I am impressed by Kong: Skull Island, both as an adventure film, and a film that uses themes to move the plot. This genre has had some pretty lazy entries lately, but Skull Island changes that. The story, acting, and directing are all thrilling and smart, and they’re backed by great music. Even the monster battles feel well paced and advance the story.
We’ll set the plot aside for now and go down the checklist of what Skull Island has going for it. It’s got a well rounded cast of actors who have both range and screen presence. These aren’t career defining performances, but there is not a single weak link in the chain. The real head turners here are John C. Reilly and Samuel L. Jackson. Even in a fairly average performance, Jackson is a compelling foil to pit face to face against King Kong. His imposing stage presence is perfect for the role, even for an average performance for him. John C. Reilly nails the comic relief for the movie. He is always a joy to find, though a lot of his jokes were in the trailers, his comedy still landed with excellent timing.
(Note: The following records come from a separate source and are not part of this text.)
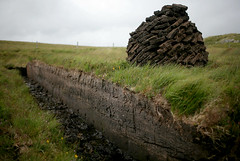 Peat piled up to dry (Helena Normark) Tags: uk scotland unitedkingdom britain peat 5d canoneos5d 35l canonef35mmf14lusm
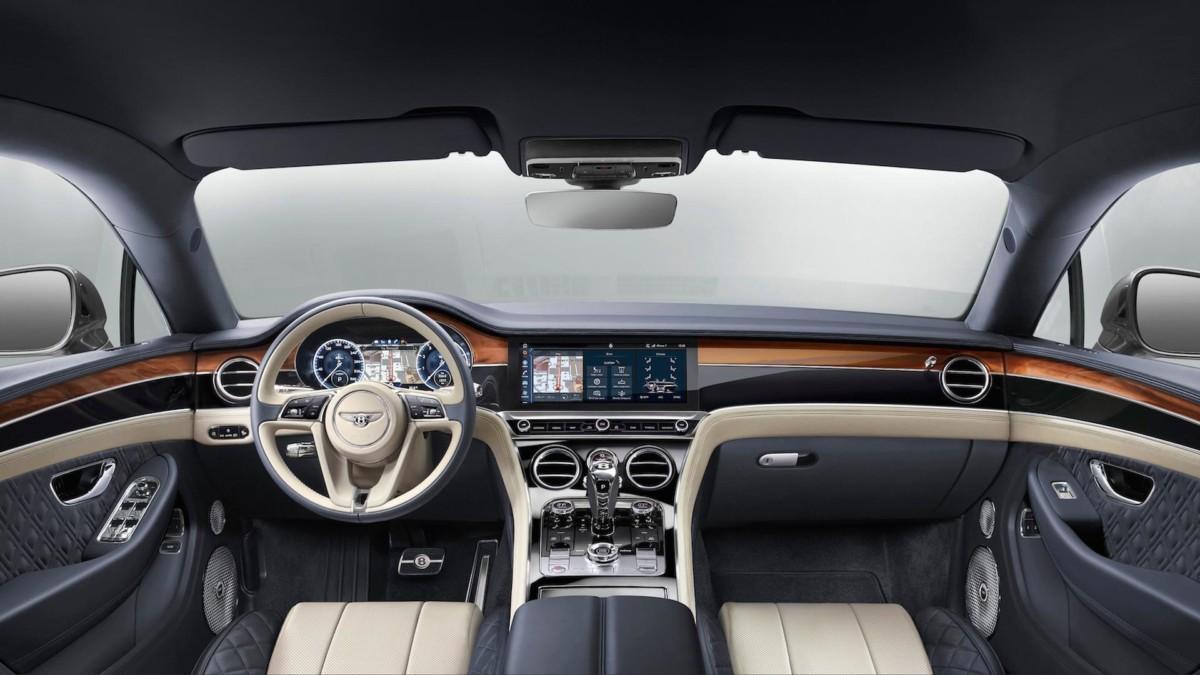 Новый Bentley Continental GT 2018 полностью рассекречен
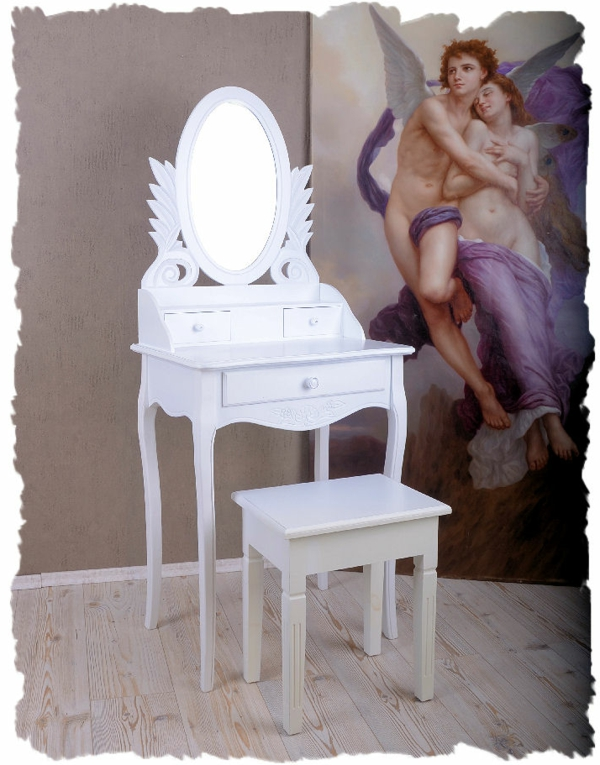 meuble-vintage-chaise-et-table-blanches-et-art-classique
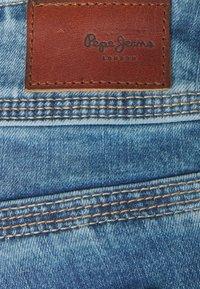 Pepe Jeans - SATURN CROP - Džínové kraťasy - denim - 5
Skull Island uses the recent trick of loading up the movie with classic rock songs. The type of music that you’re guaranteed to love no matter what the quality of the movie. Musically, the film is very formulaic. You’ve heard all of these songs before, and in the exact same way, so there’s nothing new here. It’s the weakest part of the film, but it’s also not bad. The songs are used sparingly to move to set the tone and move the opening forward. Then, after the plot moves to the foreground of the movie the classic rock fades to the background a bit. This lets the movie breathe and keeps it from feeling like a bunch of trailers spliced together. That’s the most common pitfall with that technique and Kong avoids it with grace, even if it isn’t new.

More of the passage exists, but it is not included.